A 16-year old body is literally a work under construction.

"A 16-year old is typically nearing the end of his growth spurt," said Dr. Ty Affleck, team physician for Sonoma State and Santa Rosa JC. "But there are open growth platelets because, while the bones have stopped growing, the muscles supporting them are still being developed. Consequently, the bones are prone to cracking or fracturing because they don't have the necessary strength around them to support them. That's why when athletes go off to college, the first thing coaches do is get them in the weight room to develop that strength."

I interviewed NCS commissioner Gil Lemmon and three Empire high school head coaches, Cardinal Newman's Paul Cronin, St. Vincent's Gary Galloway and Casa Grande's Trent Herzog. None thought a high school kid playing 16 football games in a season is a good idea.

"I'd love to have a study conducted," Herzog said, "of the academic progress of a player for the first six weeks of the season compared to the last six weeks of the season. When the body gets tired, the mind gets tired. Think of what we ask of them. Two hours of practice. Half hour of film. Half hour of class. That's three hours a day. Five days a week. For 16 weeks (counting training camp)."

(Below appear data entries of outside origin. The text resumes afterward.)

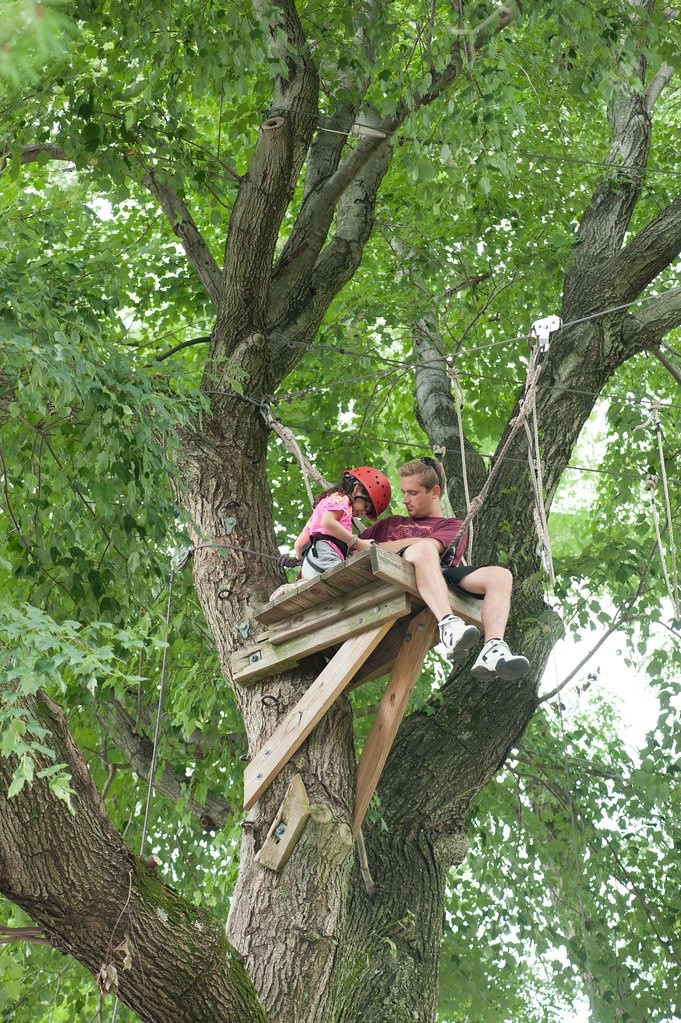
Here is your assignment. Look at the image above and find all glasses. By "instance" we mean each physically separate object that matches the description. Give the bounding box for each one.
[420,456,441,488]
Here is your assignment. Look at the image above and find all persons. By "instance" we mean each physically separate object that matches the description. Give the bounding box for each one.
[351,457,530,681]
[269,466,391,601]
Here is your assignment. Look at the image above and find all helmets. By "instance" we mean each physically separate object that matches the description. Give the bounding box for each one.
[343,466,392,522]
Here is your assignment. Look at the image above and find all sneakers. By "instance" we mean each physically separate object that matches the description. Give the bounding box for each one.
[439,614,479,660]
[469,639,530,683]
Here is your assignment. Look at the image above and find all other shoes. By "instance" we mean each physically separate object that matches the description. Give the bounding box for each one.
[269,577,309,603]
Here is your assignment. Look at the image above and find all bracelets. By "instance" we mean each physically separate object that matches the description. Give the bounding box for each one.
[347,536,356,548]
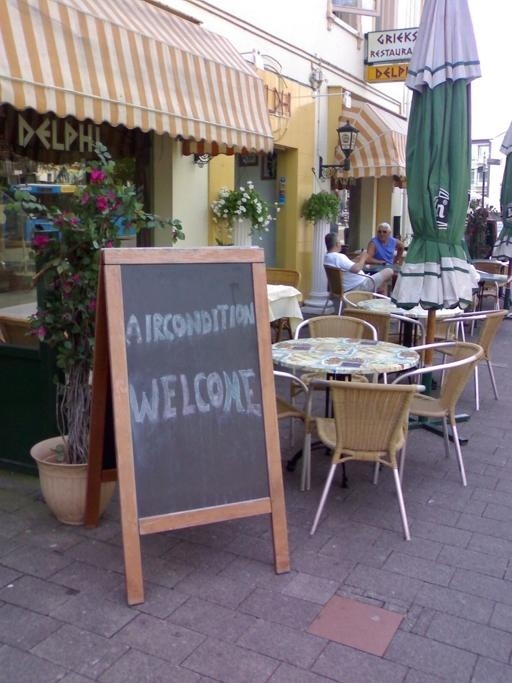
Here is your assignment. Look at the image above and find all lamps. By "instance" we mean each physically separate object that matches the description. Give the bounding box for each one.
[317,117,359,184]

"We played 15 games when we went to state in 2006," Cronin said. "We saw the kids getting tired. We had to change our practice routine to keep them crisp. We started with no contact on Monday. We now have no contact Thursday or Friday, either. On Tuesday and Wednesday we have a total 45-60 minutes of uncontrolled contract. That's it."

"It is a concern," Lemmon said of the season's length. "We have to continue to monitor the situation."